### EXTRACT
------------------------------------------------
I have posted this before but https://github.com/JuliaDSP/MFCC.jl looks really awesome and Julia for you Python guys isn’t supposed to be that much of a big deal, but hey that is all I have read

I have been looking at how MFCC & VAD is created and they seem to share a common heavy FFT process that for some reason is always split into two libs and threads whilst a MFCC lib could very well have a few additional parts of the VAD added to it.
Its been a hunch by me, but if someone had the talent it would prob definitely reduce a considerable amount of what is the heavy process feed to KWS.

I you are going to start programming and adopting something for the future then the critical selection would be to have neon support and not to exclude it.
------------------------------------------------
### Image and text web data

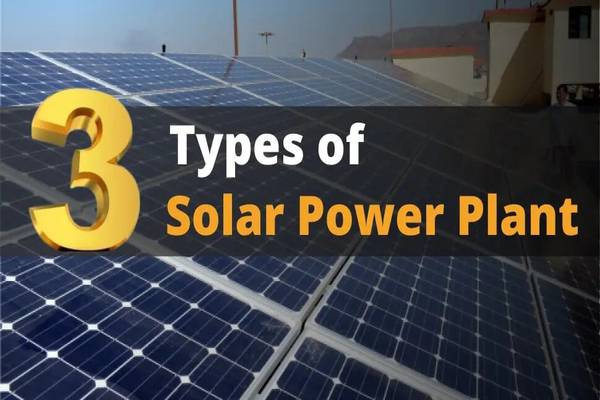 Types of Solar Power Plants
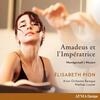 Montgeroult & Mozart - Amadeus et l’Imperatrice Montgeroult & Mozart - Amadeus et l’Imperatrice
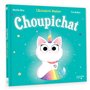 Choupichat - L'Animalerie Magique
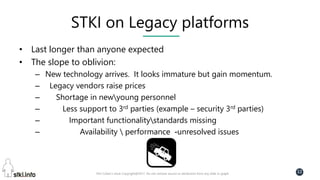 Pini Cohen’s work Copyright@2017. Do not remove source or attribution from any slide or graph
12
STKI on Legacy platforms
• Last longer than anyone expected
• The slope to oblivion:
– New technology arrives. It looks immature but gain momentum.
– Legacy vendors raise prices
– Shortage in newyoung personnel
– Less support to 3rd parties (example – security 3rd parties)
– Important functionalitystandards missing
– Availability  performance -unresolved issues
 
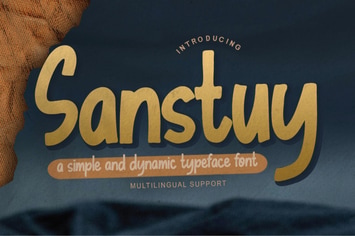 Sanstuy - Dynamic Typeface Font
------------------------------------------------
### WORK INSTRUCTION
Write out the forum post on MFCC and VAD word for word, from "I have been" up to and including "feed to KWS.".

### SOLUTION FOR THIS TASK
I have been looking at how MFCC & VAD is created and they seem to share a common heavy FFT process that for some reason is always split into two libs and threads whilst a MFCC lib could very well have a few additional parts of the VAD added to it.
Its been a hunch by me, but if someone had the talent it would prob definitely reduce a considerable amount of what is the heavy process feed to KWS.